On Sun, May 28, 2006 at 10:37:39PM -0500, Manoj Srivastava wrote:
> On 27 May 2006, martin f. krafft spake thusly:
> > From within the project, what matters is that everything you do
> > within the project can be attributed to one and the same person: the
> > same person that went through our NM process. The GPG key is one
> > technical measure to allow for this form of identification. Its
> > purpose is not, as Micah Anderson states, a means to confirm the
> > validity of a government-issued ID.
>         A GPG key that can not be traced to a real person who has
>  introduced a trojan into Debian and has stolen valuable data
>  (perhaps, just as another "test" to prove how stupid people are to
>  trust Debian), is worth less than a key that can implicate a real
>  person, and perhaps mitigate some damage done by the attack.

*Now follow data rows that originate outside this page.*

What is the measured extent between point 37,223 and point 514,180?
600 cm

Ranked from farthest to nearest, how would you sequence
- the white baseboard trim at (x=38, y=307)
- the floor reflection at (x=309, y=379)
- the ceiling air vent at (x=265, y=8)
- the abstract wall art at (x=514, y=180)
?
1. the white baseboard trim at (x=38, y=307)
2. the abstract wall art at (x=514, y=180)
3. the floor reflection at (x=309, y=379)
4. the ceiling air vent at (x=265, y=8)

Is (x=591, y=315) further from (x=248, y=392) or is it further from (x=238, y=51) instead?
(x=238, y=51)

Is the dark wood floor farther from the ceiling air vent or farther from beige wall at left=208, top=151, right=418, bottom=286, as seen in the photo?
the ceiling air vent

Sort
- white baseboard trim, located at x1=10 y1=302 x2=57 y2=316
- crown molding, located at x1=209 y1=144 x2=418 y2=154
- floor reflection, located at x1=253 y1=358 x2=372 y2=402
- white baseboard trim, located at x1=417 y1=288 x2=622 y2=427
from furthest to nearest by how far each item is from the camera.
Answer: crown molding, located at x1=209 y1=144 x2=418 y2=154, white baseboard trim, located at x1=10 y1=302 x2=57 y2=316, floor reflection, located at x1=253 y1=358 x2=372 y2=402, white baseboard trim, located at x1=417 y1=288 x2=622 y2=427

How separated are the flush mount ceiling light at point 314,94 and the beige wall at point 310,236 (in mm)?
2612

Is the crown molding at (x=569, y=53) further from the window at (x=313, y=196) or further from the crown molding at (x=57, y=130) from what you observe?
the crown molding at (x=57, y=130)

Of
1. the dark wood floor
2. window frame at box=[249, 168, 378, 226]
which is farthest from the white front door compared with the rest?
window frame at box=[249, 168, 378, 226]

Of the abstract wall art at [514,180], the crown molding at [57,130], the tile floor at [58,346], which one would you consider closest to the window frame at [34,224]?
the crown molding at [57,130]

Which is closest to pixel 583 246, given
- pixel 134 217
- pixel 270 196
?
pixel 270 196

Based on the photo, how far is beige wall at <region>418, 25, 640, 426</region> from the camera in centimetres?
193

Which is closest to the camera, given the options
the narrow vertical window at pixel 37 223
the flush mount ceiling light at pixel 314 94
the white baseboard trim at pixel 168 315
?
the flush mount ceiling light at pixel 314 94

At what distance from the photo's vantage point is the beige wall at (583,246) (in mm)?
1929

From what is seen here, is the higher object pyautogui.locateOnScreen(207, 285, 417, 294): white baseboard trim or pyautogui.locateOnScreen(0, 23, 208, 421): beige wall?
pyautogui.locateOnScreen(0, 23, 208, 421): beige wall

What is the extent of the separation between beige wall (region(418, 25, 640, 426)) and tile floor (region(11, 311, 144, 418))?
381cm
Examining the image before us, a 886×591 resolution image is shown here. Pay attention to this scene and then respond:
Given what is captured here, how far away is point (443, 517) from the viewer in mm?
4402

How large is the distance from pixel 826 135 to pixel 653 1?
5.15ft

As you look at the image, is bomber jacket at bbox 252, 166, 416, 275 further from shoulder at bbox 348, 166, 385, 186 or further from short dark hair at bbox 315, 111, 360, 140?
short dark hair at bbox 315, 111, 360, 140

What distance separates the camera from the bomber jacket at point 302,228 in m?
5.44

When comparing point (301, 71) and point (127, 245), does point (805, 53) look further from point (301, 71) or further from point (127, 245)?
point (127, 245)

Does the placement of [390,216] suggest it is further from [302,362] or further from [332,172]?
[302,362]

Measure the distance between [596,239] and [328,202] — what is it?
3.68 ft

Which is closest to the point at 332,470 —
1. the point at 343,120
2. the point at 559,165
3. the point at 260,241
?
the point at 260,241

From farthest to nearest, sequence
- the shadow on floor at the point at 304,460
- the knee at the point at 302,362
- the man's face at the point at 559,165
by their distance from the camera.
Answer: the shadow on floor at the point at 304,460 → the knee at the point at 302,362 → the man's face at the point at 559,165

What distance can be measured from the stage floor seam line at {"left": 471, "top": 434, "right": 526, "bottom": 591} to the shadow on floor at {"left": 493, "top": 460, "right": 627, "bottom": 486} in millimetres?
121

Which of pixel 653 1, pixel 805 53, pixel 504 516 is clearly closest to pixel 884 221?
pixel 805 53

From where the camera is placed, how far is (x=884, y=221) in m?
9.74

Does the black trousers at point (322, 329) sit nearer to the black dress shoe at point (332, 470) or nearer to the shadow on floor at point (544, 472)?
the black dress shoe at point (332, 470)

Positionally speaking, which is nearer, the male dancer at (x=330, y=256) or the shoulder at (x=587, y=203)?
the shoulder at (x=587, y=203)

You're making fun of yourself.

If someone willingly introduces a trojan into Debian, and they did so by
means of a GPG key bearing their own name, then we have no more or less
problems than when this would happen if done by means of a GPG key
bearing the name of 'Poo', the teletubbie. The fact that my key does
indeed bear my own name does not in any way 'mitigate' anything that I
might perhaps do to harm the Project (not that I in any way intend to do
so). The problem would exist, the damage would be done, and it would be
a real-world problem whether or not we would be able to point fingers.

Then there's the issue of tracing who did an actual upload into the real
world. A name on a GPG key is not, by any means, an effective way to do
that, since it does not contain enough information to get out the black
helicopters. Case in point:


I am not a professional volleybal player who make appearances on TV.
However, this person is, and he bears my name. It is written exactly the
same way. By way of a name on a GPG key _only_, you would be able to
trace anything I might have done to me; but it's just as likely that you
would trace it to this person instead.

What you really need is a way to link a name to an actual person. A GPG
key is not an effective means to do that. If you really want to link a
person's name to a GPG key, then a far more effective way of doing so is
looking at a person's email address (which is globally unique, unlike a
name), contacting the person in charge of the mail server, log the IP
addresses that fetch mail for that person, and contact the owner of the
netblock to find out the snail mail address or phone number of the
person involved.

In other words, I will not object to signing someone's GPG key if it
only contains a nickname rather than an official name (though I might
have second thoughts), but I will _not_ sign _any_ uid on a key of which
I have not personally verified that the person reading the email address
has access to the key.

> > In my eyes, this is exactly what a keysigning is and should be all
> > about: a statement of familiarity with a person, nothing more and
> > nothing less. And as a project, we should either accept that, or
> > find a better way to identify our developers.
>         This is also silly --- what is the trust path he has to the
>  crackers identity?  Say, some person walks up to a LUG or linuxtag or
>  debconf and says, "Hi, I am Donal Duck".  He proceeds to talk about
>  free software, goes out for drinks, and tells a fine tale.  He does
>  so again a year later, again calling himself Donal Duck.

This scenario seems highly unlikely.

I expect that anyone willing to work a whole year on building up trust
with people he intends to defraud would be just as willing to pay the
amount of money required to acquire counterfeited, but real-looking, ID

You are not the CIA, and even they are unable to say with 100% certainty
that people are who they claim to be. I suggest you let it go.